____ TASK MATERIAL

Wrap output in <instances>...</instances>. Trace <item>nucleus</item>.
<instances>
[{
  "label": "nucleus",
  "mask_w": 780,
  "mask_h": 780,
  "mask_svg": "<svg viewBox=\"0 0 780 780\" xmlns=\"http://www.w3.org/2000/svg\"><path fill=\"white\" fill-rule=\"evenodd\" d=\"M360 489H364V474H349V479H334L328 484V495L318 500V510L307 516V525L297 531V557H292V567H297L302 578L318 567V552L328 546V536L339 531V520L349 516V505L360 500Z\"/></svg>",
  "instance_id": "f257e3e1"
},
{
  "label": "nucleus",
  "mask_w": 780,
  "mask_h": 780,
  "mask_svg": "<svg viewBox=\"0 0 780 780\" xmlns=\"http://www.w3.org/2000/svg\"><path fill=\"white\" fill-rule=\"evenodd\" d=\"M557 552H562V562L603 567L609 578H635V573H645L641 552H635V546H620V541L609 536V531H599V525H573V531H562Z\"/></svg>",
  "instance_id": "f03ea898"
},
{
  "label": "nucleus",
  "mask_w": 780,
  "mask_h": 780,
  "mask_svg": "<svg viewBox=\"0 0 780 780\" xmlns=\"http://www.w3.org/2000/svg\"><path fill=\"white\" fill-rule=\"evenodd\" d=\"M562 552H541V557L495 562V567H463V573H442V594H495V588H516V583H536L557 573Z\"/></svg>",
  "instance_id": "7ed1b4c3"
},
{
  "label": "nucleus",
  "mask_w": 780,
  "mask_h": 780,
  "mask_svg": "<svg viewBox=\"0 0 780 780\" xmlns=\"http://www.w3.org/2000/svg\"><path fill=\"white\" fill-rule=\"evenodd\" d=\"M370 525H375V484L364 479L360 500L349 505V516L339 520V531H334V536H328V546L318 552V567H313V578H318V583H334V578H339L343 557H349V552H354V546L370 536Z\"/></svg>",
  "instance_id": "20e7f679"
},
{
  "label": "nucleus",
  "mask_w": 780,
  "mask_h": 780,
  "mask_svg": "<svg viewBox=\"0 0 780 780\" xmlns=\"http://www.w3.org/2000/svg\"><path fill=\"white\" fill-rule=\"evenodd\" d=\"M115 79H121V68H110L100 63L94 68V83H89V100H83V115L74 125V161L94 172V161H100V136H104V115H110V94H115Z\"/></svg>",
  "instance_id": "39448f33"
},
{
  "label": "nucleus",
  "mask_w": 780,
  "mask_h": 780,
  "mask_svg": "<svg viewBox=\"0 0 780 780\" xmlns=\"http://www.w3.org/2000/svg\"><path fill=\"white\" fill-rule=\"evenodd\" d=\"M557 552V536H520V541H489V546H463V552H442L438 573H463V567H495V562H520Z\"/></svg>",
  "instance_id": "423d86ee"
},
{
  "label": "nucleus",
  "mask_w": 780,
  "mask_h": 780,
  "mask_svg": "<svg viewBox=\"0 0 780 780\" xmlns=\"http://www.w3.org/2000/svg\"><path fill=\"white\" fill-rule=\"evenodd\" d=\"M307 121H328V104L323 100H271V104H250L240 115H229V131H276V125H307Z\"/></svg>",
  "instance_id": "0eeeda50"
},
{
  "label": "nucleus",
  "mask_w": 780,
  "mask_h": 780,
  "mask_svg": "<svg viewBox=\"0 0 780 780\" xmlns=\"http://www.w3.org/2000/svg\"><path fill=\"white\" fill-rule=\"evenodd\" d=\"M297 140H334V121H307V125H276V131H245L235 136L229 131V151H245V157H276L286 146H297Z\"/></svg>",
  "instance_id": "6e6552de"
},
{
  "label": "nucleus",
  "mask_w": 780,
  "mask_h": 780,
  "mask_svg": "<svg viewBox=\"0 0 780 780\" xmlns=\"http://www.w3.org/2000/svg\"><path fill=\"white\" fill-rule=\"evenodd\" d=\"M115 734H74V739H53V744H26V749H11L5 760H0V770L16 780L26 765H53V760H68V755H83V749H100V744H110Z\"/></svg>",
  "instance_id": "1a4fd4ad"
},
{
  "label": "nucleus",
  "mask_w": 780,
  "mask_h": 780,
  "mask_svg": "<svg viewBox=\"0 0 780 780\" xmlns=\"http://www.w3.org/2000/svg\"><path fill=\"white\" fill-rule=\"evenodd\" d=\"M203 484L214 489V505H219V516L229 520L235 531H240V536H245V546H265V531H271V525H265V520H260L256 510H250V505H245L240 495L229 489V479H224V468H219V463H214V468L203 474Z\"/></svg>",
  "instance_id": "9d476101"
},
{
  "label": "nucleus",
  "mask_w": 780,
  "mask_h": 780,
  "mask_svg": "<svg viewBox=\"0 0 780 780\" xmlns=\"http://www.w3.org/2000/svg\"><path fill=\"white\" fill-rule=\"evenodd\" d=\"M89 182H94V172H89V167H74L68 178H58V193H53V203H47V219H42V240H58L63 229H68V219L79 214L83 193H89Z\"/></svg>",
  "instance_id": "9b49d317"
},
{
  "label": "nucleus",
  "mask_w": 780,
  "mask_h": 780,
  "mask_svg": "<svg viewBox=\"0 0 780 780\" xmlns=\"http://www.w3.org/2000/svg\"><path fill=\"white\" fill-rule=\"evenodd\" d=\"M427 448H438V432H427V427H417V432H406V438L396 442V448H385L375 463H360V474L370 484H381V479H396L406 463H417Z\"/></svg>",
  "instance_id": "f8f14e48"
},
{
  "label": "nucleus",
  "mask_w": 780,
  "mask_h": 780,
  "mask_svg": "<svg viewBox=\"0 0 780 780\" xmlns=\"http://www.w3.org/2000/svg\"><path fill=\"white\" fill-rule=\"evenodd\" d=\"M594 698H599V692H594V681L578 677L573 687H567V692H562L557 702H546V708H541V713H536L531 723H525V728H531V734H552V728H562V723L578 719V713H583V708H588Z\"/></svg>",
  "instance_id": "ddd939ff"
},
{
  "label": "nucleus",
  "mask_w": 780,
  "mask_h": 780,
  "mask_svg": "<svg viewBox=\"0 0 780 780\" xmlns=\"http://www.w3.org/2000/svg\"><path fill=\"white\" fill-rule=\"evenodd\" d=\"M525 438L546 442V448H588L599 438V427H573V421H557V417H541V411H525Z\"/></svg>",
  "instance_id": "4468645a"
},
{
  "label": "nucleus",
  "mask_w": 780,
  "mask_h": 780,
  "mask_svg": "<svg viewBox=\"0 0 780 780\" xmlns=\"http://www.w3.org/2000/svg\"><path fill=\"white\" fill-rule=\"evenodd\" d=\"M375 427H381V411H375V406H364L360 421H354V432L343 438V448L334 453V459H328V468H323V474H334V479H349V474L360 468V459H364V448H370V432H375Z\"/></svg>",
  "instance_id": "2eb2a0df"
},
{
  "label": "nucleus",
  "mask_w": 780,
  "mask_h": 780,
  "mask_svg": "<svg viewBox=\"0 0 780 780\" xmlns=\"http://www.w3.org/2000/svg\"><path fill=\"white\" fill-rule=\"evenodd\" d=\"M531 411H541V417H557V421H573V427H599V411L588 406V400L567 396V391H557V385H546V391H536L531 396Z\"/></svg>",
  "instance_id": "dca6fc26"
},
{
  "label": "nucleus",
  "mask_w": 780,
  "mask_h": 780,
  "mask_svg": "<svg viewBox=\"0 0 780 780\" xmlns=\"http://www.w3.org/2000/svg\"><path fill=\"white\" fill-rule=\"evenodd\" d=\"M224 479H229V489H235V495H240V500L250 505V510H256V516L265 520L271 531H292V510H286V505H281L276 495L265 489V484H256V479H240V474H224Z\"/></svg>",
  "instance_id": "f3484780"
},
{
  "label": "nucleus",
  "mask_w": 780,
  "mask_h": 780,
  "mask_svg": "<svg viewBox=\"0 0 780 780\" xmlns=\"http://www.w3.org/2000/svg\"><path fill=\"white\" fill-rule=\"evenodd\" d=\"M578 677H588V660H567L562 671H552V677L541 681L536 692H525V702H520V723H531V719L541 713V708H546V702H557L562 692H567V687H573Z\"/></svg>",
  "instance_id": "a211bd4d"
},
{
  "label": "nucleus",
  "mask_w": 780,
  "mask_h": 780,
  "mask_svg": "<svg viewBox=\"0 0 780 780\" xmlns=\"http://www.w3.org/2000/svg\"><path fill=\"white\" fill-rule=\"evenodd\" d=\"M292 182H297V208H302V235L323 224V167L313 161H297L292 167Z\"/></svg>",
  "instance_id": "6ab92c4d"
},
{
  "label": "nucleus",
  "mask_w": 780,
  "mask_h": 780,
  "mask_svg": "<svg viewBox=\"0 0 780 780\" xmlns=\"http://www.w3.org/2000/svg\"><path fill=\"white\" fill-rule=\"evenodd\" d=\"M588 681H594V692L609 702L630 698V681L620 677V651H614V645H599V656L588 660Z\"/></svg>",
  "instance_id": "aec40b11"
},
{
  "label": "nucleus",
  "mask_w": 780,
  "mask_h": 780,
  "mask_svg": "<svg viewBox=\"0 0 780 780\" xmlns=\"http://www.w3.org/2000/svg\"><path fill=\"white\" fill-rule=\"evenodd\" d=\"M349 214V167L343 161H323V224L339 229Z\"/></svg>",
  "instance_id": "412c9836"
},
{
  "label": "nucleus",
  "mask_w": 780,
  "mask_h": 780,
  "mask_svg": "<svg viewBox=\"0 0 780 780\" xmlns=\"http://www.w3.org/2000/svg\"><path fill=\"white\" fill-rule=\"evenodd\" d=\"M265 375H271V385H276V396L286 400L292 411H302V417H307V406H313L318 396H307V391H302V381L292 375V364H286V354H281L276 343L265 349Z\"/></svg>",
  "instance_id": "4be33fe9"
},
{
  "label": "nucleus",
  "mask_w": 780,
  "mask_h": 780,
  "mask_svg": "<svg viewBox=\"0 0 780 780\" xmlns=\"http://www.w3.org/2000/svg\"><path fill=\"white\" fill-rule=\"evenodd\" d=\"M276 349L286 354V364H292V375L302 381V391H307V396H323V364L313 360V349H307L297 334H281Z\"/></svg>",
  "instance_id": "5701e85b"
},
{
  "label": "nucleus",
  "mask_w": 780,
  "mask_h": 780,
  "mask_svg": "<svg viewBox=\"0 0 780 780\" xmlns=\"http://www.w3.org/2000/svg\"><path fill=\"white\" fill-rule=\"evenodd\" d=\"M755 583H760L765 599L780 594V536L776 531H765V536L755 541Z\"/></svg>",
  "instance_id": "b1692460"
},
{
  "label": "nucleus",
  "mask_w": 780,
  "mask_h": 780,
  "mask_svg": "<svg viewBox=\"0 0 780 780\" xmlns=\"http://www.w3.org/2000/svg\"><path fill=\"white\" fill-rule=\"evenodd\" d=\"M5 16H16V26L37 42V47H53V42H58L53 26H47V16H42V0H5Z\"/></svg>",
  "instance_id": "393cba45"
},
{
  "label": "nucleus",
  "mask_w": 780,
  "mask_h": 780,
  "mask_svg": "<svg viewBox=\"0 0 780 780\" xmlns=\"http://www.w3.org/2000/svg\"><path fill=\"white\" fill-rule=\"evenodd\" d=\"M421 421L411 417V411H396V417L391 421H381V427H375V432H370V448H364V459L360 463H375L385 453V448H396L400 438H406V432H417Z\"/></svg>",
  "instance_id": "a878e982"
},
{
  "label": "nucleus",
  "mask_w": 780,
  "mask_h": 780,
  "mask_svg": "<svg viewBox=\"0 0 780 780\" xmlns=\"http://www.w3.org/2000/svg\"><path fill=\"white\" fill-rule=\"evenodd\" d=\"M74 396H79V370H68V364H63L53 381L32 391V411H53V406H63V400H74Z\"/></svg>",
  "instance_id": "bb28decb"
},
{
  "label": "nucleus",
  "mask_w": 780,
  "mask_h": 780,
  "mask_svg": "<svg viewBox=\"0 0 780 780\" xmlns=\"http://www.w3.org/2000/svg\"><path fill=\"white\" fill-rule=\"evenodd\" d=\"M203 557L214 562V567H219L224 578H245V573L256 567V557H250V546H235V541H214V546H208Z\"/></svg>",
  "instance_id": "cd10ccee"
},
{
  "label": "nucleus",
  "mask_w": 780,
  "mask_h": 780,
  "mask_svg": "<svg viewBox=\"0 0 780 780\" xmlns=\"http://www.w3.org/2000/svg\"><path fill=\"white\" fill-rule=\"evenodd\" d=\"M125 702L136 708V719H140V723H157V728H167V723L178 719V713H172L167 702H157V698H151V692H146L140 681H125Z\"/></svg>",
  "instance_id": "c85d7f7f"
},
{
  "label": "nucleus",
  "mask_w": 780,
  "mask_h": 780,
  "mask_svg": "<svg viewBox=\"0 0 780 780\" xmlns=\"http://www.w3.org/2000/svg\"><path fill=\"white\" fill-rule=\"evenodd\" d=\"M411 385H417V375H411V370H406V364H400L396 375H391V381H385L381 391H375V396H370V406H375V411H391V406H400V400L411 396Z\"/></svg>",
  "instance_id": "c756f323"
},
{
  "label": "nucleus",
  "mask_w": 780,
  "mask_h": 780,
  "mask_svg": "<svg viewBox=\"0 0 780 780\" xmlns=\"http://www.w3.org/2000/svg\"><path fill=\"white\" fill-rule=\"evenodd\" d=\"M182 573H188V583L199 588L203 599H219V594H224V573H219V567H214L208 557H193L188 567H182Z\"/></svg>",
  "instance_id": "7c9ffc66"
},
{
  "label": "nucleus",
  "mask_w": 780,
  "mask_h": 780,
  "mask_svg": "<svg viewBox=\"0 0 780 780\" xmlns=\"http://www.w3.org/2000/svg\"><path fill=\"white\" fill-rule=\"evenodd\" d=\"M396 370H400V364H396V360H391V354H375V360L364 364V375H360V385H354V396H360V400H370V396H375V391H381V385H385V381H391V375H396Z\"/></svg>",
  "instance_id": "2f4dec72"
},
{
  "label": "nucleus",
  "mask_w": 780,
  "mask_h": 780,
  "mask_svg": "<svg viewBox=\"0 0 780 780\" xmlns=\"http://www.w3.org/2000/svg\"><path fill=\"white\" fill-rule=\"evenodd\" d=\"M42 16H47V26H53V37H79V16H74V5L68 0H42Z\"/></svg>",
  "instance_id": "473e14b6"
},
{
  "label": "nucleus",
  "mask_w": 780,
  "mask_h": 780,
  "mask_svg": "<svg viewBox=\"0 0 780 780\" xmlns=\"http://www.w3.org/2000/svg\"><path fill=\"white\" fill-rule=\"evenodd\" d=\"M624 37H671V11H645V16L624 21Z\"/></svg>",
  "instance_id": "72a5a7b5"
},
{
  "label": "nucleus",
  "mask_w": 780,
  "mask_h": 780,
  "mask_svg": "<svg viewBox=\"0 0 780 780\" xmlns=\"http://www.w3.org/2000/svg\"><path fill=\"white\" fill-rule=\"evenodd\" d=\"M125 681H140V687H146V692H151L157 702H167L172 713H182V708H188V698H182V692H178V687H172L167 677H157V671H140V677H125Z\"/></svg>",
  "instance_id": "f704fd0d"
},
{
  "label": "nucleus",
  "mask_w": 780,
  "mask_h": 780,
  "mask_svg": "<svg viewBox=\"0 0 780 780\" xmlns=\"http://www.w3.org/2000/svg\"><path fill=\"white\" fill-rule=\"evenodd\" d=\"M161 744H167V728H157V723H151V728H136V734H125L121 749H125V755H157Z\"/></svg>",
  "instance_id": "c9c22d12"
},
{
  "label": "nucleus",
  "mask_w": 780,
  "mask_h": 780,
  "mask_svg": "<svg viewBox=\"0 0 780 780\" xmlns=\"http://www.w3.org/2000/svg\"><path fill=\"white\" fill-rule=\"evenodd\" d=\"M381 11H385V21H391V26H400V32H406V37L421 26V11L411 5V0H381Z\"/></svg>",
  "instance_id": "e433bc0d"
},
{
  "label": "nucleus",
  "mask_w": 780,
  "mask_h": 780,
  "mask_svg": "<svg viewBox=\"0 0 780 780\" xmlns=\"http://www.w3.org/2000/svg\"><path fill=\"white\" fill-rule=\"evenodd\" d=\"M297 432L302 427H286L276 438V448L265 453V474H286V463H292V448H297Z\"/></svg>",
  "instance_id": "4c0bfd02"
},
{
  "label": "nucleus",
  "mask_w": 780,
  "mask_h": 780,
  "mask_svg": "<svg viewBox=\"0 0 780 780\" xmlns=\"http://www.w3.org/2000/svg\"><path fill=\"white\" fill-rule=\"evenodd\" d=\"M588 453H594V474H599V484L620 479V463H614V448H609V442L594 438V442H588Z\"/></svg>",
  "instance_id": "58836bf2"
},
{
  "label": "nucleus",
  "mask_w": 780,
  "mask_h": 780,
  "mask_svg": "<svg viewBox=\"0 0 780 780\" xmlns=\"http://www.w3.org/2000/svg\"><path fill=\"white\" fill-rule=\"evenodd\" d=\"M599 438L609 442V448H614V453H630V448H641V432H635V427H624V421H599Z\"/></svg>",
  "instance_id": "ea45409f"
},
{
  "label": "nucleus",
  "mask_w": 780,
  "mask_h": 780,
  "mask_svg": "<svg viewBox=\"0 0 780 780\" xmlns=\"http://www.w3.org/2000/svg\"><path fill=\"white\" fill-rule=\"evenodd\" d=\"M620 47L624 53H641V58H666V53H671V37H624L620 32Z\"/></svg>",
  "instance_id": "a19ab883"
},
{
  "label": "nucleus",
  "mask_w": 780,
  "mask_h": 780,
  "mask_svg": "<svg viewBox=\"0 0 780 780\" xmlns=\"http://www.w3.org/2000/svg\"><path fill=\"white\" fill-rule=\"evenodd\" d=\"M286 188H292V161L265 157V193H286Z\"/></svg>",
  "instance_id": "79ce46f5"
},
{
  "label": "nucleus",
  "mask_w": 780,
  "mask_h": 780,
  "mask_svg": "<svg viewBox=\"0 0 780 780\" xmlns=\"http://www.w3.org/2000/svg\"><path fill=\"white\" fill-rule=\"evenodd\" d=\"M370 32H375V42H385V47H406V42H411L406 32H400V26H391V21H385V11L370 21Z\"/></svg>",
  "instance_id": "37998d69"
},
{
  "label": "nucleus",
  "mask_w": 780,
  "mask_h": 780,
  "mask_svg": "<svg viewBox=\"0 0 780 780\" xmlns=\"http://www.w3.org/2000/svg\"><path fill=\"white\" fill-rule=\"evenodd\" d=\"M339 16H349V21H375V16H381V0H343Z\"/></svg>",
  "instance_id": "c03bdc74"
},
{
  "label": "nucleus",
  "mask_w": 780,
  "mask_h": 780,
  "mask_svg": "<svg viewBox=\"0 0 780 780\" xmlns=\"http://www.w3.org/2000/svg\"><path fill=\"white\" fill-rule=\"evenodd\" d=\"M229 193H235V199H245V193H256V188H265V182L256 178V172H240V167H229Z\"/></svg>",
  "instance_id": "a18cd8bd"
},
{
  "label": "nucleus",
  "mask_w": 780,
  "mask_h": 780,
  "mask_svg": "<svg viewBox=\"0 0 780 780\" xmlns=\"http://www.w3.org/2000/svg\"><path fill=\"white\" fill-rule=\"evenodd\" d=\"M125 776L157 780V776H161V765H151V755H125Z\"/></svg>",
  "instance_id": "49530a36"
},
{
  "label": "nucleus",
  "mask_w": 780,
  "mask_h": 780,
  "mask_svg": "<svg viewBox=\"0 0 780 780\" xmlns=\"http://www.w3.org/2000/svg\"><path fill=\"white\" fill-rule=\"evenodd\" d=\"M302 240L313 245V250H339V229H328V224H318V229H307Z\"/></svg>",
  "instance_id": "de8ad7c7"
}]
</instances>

________

> [WHAT THE TASK REQUIRES]: Starting with the first line and stopping after the line that contains "552H562V562L603 567L609 578H635V573H645L641", change every "mask_svg" to "outline_svg". Give back only those lines, with everything else unchanged.

> [COMPLETED TASK]:
Wrap output in <instances>...</instances>. Trace <item>nucleus</item>.
<instances>
[{
  "label": "nucleus",
  "mask_w": 780,
  "mask_h": 780,
  "outline_svg": "<svg viewBox=\"0 0 780 780\" xmlns=\"http://www.w3.org/2000/svg\"><path fill=\"white\" fill-rule=\"evenodd\" d=\"M360 489H364V474H349V479H334L328 484V495L318 500V510L307 516V525L297 531V557H292V567H297L302 578L318 567V552L328 546V536L339 531V520L349 516V505L360 500Z\"/></svg>",
  "instance_id": "f257e3e1"
},
{
  "label": "nucleus",
  "mask_w": 780,
  "mask_h": 780,
  "outline_svg": "<svg viewBox=\"0 0 780 780\" xmlns=\"http://www.w3.org/2000/svg\"><path fill=\"white\" fill-rule=\"evenodd\" d=\"M557 552H562V562L603 567L609 578H635V573H645L641 552H635V546H620V541L609 536V531H599V525H573V531H562Z\"/></svg>",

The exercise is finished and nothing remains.